About three weeks ago, my mom and my sister left for Korea to visit my dad as we used to do every summer. But because Fulton County Board of Education insists that I take a semester of P.E to graduate, I had to stay behind in the Land of the Free, so I could finish it online over the summer; so that essentially means that my 17 year-old self is home alone for three months. Oh, boy. My colleague Kyongyun Chung recently wrote about her similar experience, about her and her dad living without her mom for a month. She talks about struggling to figure out how to work the washing machine to her frequent clashes with her dad as they try to make it through and from the glance of it, she sounds like she’s having less than a pleasant time (to put it mildly.) So if she’s is having such a rough time and she has her dad on her side, it stands to a reason that I should be having the most stressful time of my life. I am in completely alone with three months of no adult guidance, I should have no idea what to do, I should be feeling lost and scared.
So the question is: am I? No, not really. In fact, the last few weeks I’ve spent alone has been the greatest thing in the history of everything ever. I can indulge in my guilty habits like dancing while vacuuming, gorging on foods that my health-centric mom would’ve never allowed, blasting music that I couldn’t possibly play in front of my 10 year-old sister or singing along to Ariana Grande on top of my lungs (probably shouldn’t have made that one public but anyhow.) But it’s not just me goofing off (although it is mostly that,) my time in solitude has been incredibly educational. It gave me the space, time, silence and peace to do a bit of self-discovery and self-challenging; in the short time that I’ve been alone, I realized I liked cooking, urging me to look into more projects (I’ll let you know how my macaroons turn out). I also discovered incredible vistas and beautiful driving roads all within 20 minutes from my home that I didn’t even know existed. Then, there is all the time for me to think about myself and the world around me, to philosophize and answer important questions like, "How are crabs so wise?"
In a more serious note, though, it’s not just fun and games, there are a lot of responsibilities that comes with being home alone for such a long time, more than I would’ve rather hoped.
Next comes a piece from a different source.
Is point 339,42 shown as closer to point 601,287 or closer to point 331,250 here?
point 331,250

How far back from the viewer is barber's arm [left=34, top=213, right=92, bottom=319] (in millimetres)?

First, my mom left me with the seemingly daunting task of making sure our rent is paid every month. On top of that, there’s a list of my perilous responsibilities: waking myself up during finals week, studying for my upcoming ACT without getting distracted into the abyss of YouTube, keeping myself fed, doing laundry, washing dishes and finally, keeping the house generally neat and tidy. All very essential, all much more difficult than my mom made them out to be.
During my three weeks of staying home alone, I’ve learned a lot and I’m probably going to learn a whole lot more over the next thirteen weeks. I’m thankful that I’m getting the practice of living alone and taking care of myself now under the scrutinizing eyes of my mom via Skype rather than having to learn from scratch in college miles and miles away from home. This experience got me to feel just a little bit closer to adulthood (although there is not much that screams adult manliness in a 17 year-old guy trying to bake macaroons) and I am looking forward to all the challenges and adventures of living alone over the next two months.